The American Dream megamall, one of the nation's largest retail centers, and the New Jersey town where it's located have been slapped with a lawsuit that alleges they plotted together to reduce the debt payments that the project's bondholders are owed.
The bondholders' trustee — U.S. Bank Trust Co., National Association — filed the 69-page breach-of-contract suit in Superior Court on Friday in Bergen County in New Jersey. Those bondholders issued $800 million in debt to help pay for the completion of the construction of American Dream — a 3.5-million-square-foot entertainment-and-shopping venue in East Rutherford in northern New Jersey's Meadowlands region.
“This case concerns a pattern of wrongful conduct that, unless stopped, jeopardizes the developer’s repayment of approximately $800 million in tax-exempt municipal [Public Finance Authority] bonds issued to finance the development of the second largest mall in the United States,” the lawsuit said.
The litigation accuses American Dream, owned by Canadian mall developer Triple Five Group, and the borough of East Rutherford of colluding to get the mall's municipal tax assessment dramatically reduced. Debt service on the bonds is funded from revenue from Payment-In-Lieu-Of-Taxes, or PILOT, payments that American Dream makes.
The property's assessment determines how much the bondholders are entitled to be paid. A lower assessment means lower payments, in this case $24 million less annually to the bondholders, according to the suit.
American Dream didn't respond to an email from CoStar News seeking comment, and East Rutherford Mayor Jeffrey Lahullier didn't respond to a phone call.
Assessment slashed twice
The suit, first reported by Bloomberg News, was filed on behalf of the bondholders by lawyer Gurbir Grewal, a former New Jersey Attorney General.
The lawsuit alleges that American Dream pressured East Rutherford to switch its municipal tax assessor to one less qualified that led to an underestimation of the retail complex's value. For example, the new assessor omitted revenue from American Dream's observation wheel from the appraisal, according to the suit.

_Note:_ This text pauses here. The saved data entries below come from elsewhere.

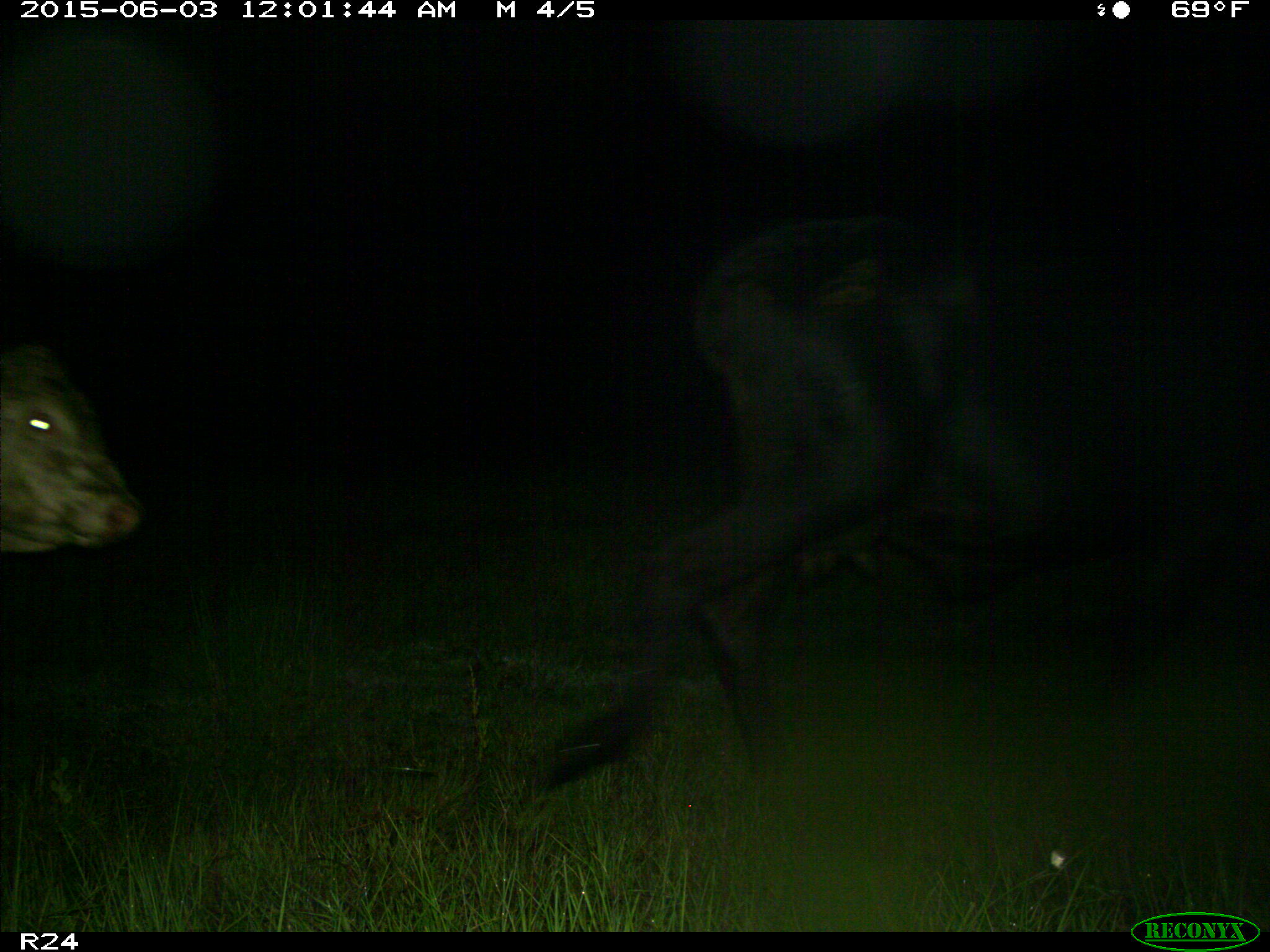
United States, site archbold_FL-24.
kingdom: Animalia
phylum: Chordata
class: Mammalia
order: Artiodactyla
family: Bovidae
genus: Bos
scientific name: Bos taurus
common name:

And the "2025 appraisal applied one-sided and unsupported location adjustments that ignored the superior regional prominence and market position of the subject properties," the suit charges.
American Dream's assessment got a haircut twice last year. In March, the borough cut it by roughly $800 million from about $3.3 billion to $2.5 billion. That summer, a tax court judge slashed the assessment even more, to about $1.65 billion — a roughly 50% decrease in the shopping-and-entertainment hub's valuation from 2024.
The "artificially collapsed" assessment reflects East Rutherford's conduct and "constituted a knowing, coordinated effort with the developer to depress assessed value, reduce PILOT obligations and shift the resulting losses to bondholders," the suit charges.
Bid to scrap prior assessment
The lowered valuation was the end result of "the developer’s ongoing coordination with the borough to use the 2025 judgment as a baseline for future assessments," according to the suit. It also threatens continuing injury to the trustee and bondholder PILOT trustee.
The litigation seeks to bar American Dream from "coercing, colluding with or otherwise influencing the borough’s assessment function for tax year 2026 and all subsequent tax years, including any attempt to rely on the 2025 stipulations or judgment to anchor future assessments."
American Dream was financed through a capital structure totaling about $2.876 billion, including the $800 million of tax-exempt redevelopment area bonds issued by the New Jersey Sports & Exposition Authority. Because East Rutherford's share of the PILOT payments is senior in priority, any reduction or shortfall "falls dollar-for-dollar" on the bondholders, according to the lawsuit.